We've talked about the value of communications and information networks in the developing world numerous times here; while basics such as food, potable water and medical care certainly have priority, it has become increasingly clear that connections to regional and global communication and information networks can have be of tremendous value to rural communities. Inveneo lists some of them; I've added links to stories on WorldChanging that reinforce their argument:

  • Heath care: Heath clinics can communicate in real time with doctors and nurses in hospitals; PCs are used to gather statistics and access databases, review treatment options etc. Communities are empowered to document traditional treatment options and to share this information with others.
  • Income generation: Through improved communication farmers are aware of market prices for crops and materials allowing them to increase their income by being in a better negotiating position with middlemen. Coops are formed between villages to improve buying power and share resources. This results in substantial income increases.
  • Aid distribution: Though access to databases in real time aid (e.g. food rations) can be distributed more efficiently ensuring that all beneficiaries receive their fair share.
  • Community empowerment: Communities get access to information allowing them to take part in shaping on their own destiny. Information about government programs and citizens rights empower people to be aware of their rights and opportunities.

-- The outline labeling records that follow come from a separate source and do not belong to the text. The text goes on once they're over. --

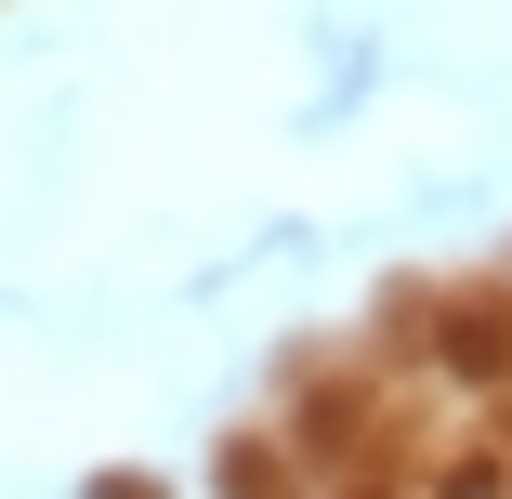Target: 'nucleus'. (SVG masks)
I'll return each mask as SVG.
<instances>
[{
  "label": "nucleus",
  "mask_w": 512,
  "mask_h": 499,
  "mask_svg": "<svg viewBox=\"0 0 512 499\" xmlns=\"http://www.w3.org/2000/svg\"><path fill=\"white\" fill-rule=\"evenodd\" d=\"M368 92H381V40H368V27H342V40L316 53V92H302V132H342V119H368Z\"/></svg>",
  "instance_id": "1"
},
{
  "label": "nucleus",
  "mask_w": 512,
  "mask_h": 499,
  "mask_svg": "<svg viewBox=\"0 0 512 499\" xmlns=\"http://www.w3.org/2000/svg\"><path fill=\"white\" fill-rule=\"evenodd\" d=\"M92 499H158V486H132V473H92Z\"/></svg>",
  "instance_id": "3"
},
{
  "label": "nucleus",
  "mask_w": 512,
  "mask_h": 499,
  "mask_svg": "<svg viewBox=\"0 0 512 499\" xmlns=\"http://www.w3.org/2000/svg\"><path fill=\"white\" fill-rule=\"evenodd\" d=\"M421 499H512V473H447V486H421Z\"/></svg>",
  "instance_id": "2"
}]
</instances>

  • Education: Communication tools and the ability to efficiently use these is a crucial skill for future generations. The integration of ICT in teaching curriculums demonstrates this capability. Inveneo’s system allows more children and adults access to these tools. The network also allows for delivery of content for the curriculum.
  • Disaster relief: Rapid deployment of phone and data networks after disasters.

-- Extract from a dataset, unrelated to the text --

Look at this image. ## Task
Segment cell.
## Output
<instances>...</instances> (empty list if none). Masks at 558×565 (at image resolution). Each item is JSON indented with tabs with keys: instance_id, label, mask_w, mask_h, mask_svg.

  • ...to which I would add a few more:

  • Weather monitoring: Many rural jobs depend heavily on good weather info -- farming, fishing, ranching and the like. While radio-based weather reports are useful, being able to see weather maps and get detailed information about potential problems is much better.
  • Family communication: The global population shift from rural to urban communities inevitably breaks up families. Village telecommunication networks allow distant family members to remain in contact, with positive results for community stability.
  • Economic empowerment: Beyond the support for traditional economic practices, the introduction of information, communication and energy technologies allow for the development of useful trade skills related to those technologies, from solar technicians to software programming.

    Inveneo looks to be on exactly the right path for changing the world for the better.